Dünya genelinde soya, bezelye ve yulaf gibi alternatif proteinlere talep gelecek yedi yılda iki katına çıkacak.
Pazar araştırma kuruluşu Lux Research tarafından yayımlanan rapora göre, alternatif proteinler pazarı 2024 yılına kadar ortalama %14 büyüme sergileyerek 37,8 milyon tona ulaşacak.
Rapora göre dünya genelinde toplam protein talebi, 2054 yılında 943,5 milyon tona ulaşacağından, üreticiler yeni kaynak bulma ve mevcut protein tedarik zincirinin çevre üzerindeki olumsuz etkisini hafifletecek yeni formüller oluşturma konusunda bir yarış içerisinde olacaklar. (2014 yılında dünya genelinde protein tüketimi 473,12 milyon ton seviyesindeydi.)
Besin içeriği ve ticari değer bakımından son yıllarda öne çıkan bitkisel alternatif protein kaynakları arasında ise; soya, bezelye ve yulaf yer alıyor.
Yeni jenerasyon alternatif proteinler
Rapora göre, günümüzde yüksek maliyet ve kullanılabilirlik durumları veya her iki nedenden dolayı alternatif protein kaynağı olarak sıkça kullanılmayan bakla, acı bakla, nohut, keten tohumu, pamuk tohumu ve kendir tohumu gibi alternatifler yeni jenerasyon ürünlerde kullanılma açısından büyük bir potansiyel taşıyor.
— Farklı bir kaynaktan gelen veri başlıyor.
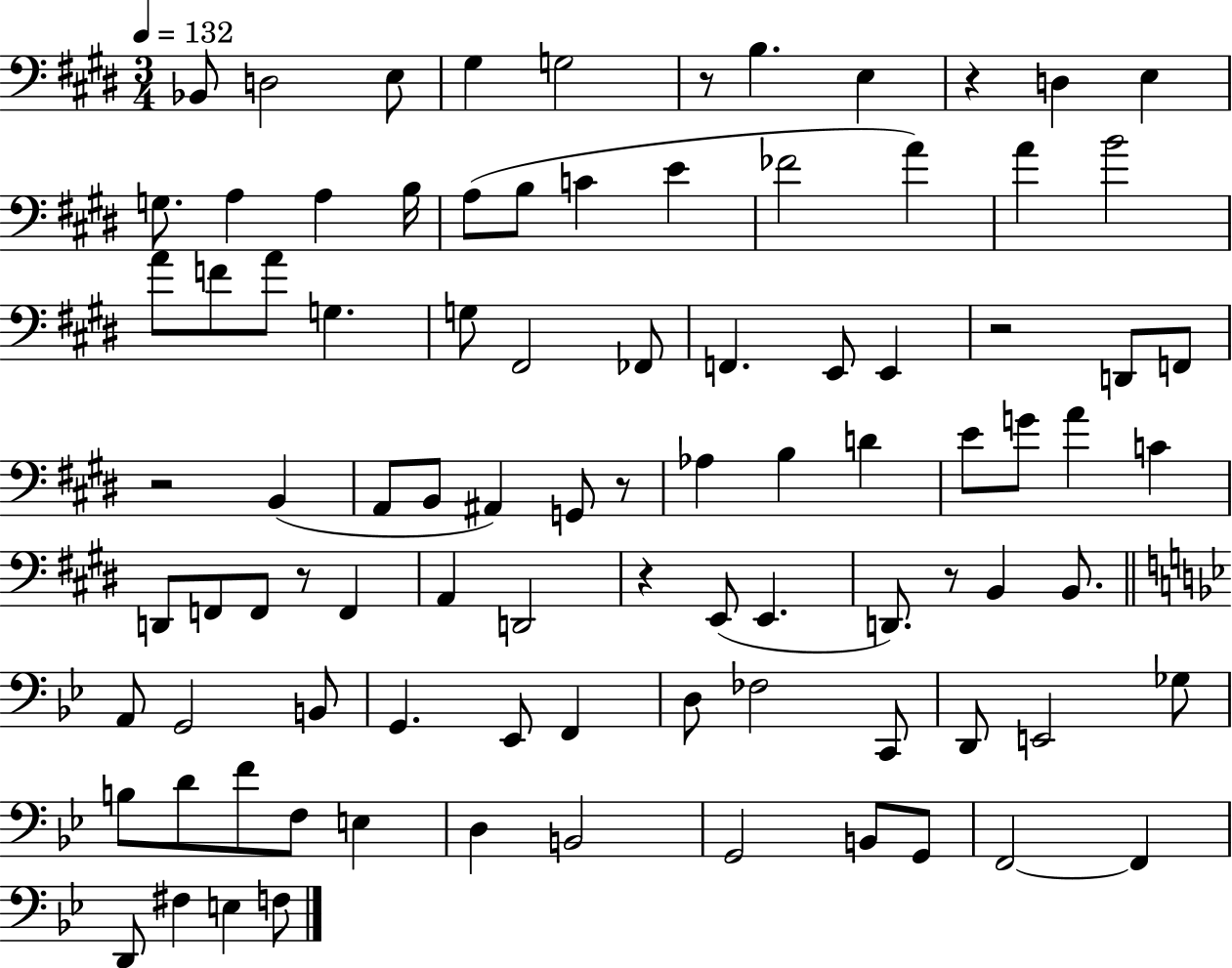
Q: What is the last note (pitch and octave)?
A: F3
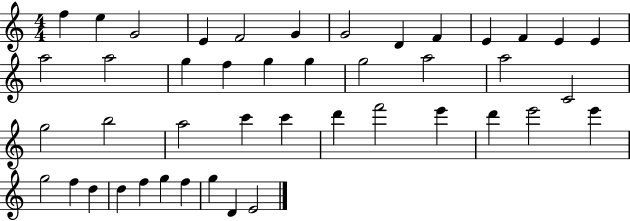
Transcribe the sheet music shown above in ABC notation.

X:1
T:Untitled
M:4/4
L:1/4
K:C
f e G2 E F2 G G2 D F E F E E a2 a2 g f g g g2 a2 a2 C2 g2 b2 a2 c' c' d' f'2 e' d' e'2 e' g2 f d d f g f g D E2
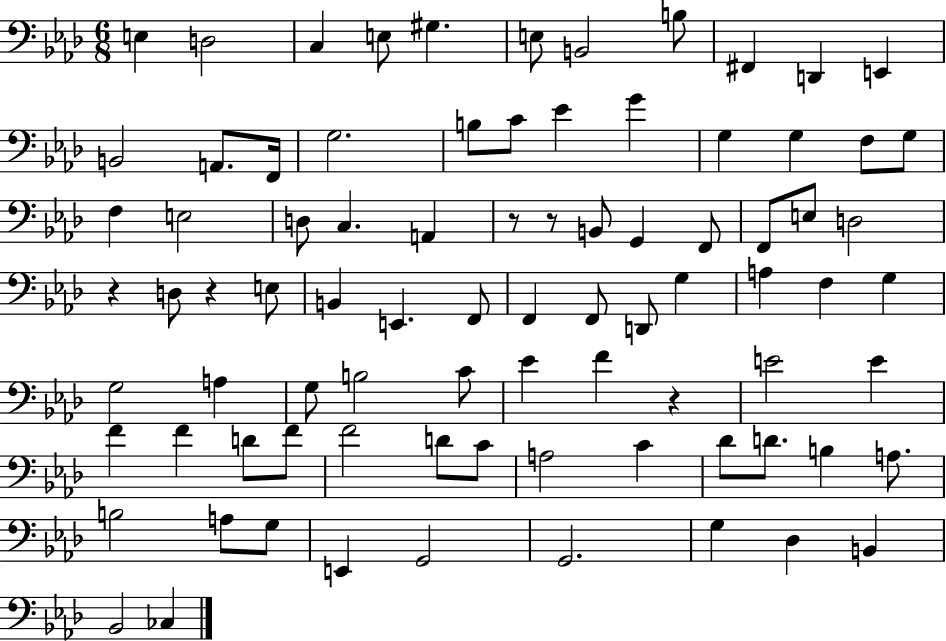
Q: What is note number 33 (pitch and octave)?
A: E3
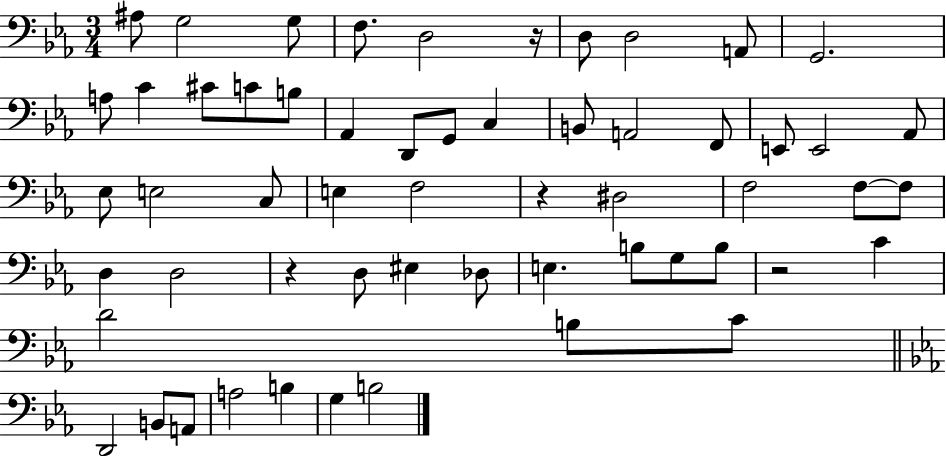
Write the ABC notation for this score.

X:1
T:Untitled
M:3/4
L:1/4
K:Eb
^A,/2 G,2 G,/2 F,/2 D,2 z/4 D,/2 D,2 A,,/2 G,,2 A,/2 C ^C/2 C/2 B,/2 _A,, D,,/2 G,,/2 C, B,,/2 A,,2 F,,/2 E,,/2 E,,2 _A,,/2 _E,/2 E,2 C,/2 E, F,2 z ^D,2 F,2 F,/2 F,/2 D, D,2 z D,/2 ^E, _D,/2 E, B,/2 G,/2 B,/2 z2 C D2 B,/2 C/2 D,,2 B,,/2 A,,/2 A,2 B, G, B,2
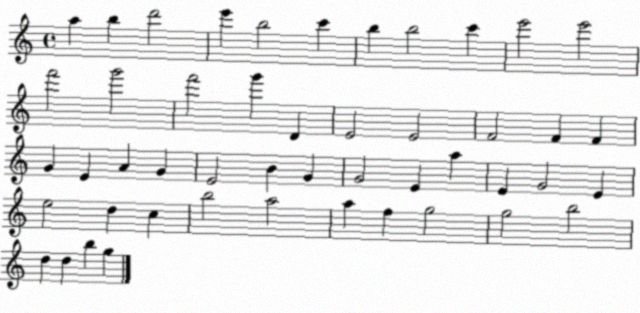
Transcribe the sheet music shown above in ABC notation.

X:1
T:Untitled
M:4/4
L:1/4
K:C
a b d'2 e' b2 c' b b2 c' e'2 e'2 f'2 g'2 f'2 g' D E2 E2 F2 F F G E A G E2 B G G2 E a E G2 E e2 d c b2 a2 a f g2 g2 b2 d d b g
Raporda ayrıca değişik kaynaklardan elde edilecek proteinler ile yeni ürün geliştirilmesi ve bu proteinlerin mevcut ürünlere eklenebilmesi için teknolojinin en önemli araç olduğu da belirtiliyor. Günümüzde gelişiminin erken bir dönemini yaşayan alternatif protein kaynaklarının başarılı olabilmesi için inovasyona da gerek duyuluyor.
Bitki bazlı süt ürünlerinin (badem sütü, hindistan cevizi sütü) de büyüme sergileyerek pazarda başarıya ulaşmasındaki en önemli husus formülasyon olmuştu. Günden güne daha fazla sayıda tüketiciye ulaşmayı başaran bu ürünlerin tüketicilerin beklentilerini karşılaması ve belli bir tada sahip olabilmeleri için pazara sunulmadan önce uygun bir şekilde formüle edilmiş olmaları gerekiyordu.
Küresel protein talebini karşılamak
Lux Research ortaklarından ve raporun yazarlarından Joice Pranata; “Alternatif proteinler küresel protein talebini karşılamada kritik bir rol oynayacaklar. Alternatif proteinler karşılanması gereken ihtiyaçlar açısından karlı bir fırsat sunuyor.” açıklamasında bulundu.
Ancak besin değeri ve ticari olarak kullanılabilirlik bir yana, raporda kaynağı ne olursa olsun proteinin formüle edilebilmesinin zorlu bir süreç olduğuna da dikkat çekiliyor. İdeal bir protein kaynağı olarak kabul edilebilecek bitkiler, kullanım ve adaptasyon konularındaki zorluklar nedeniyle günümüzde protein kaynağı olarak kullanılamayabiliyor.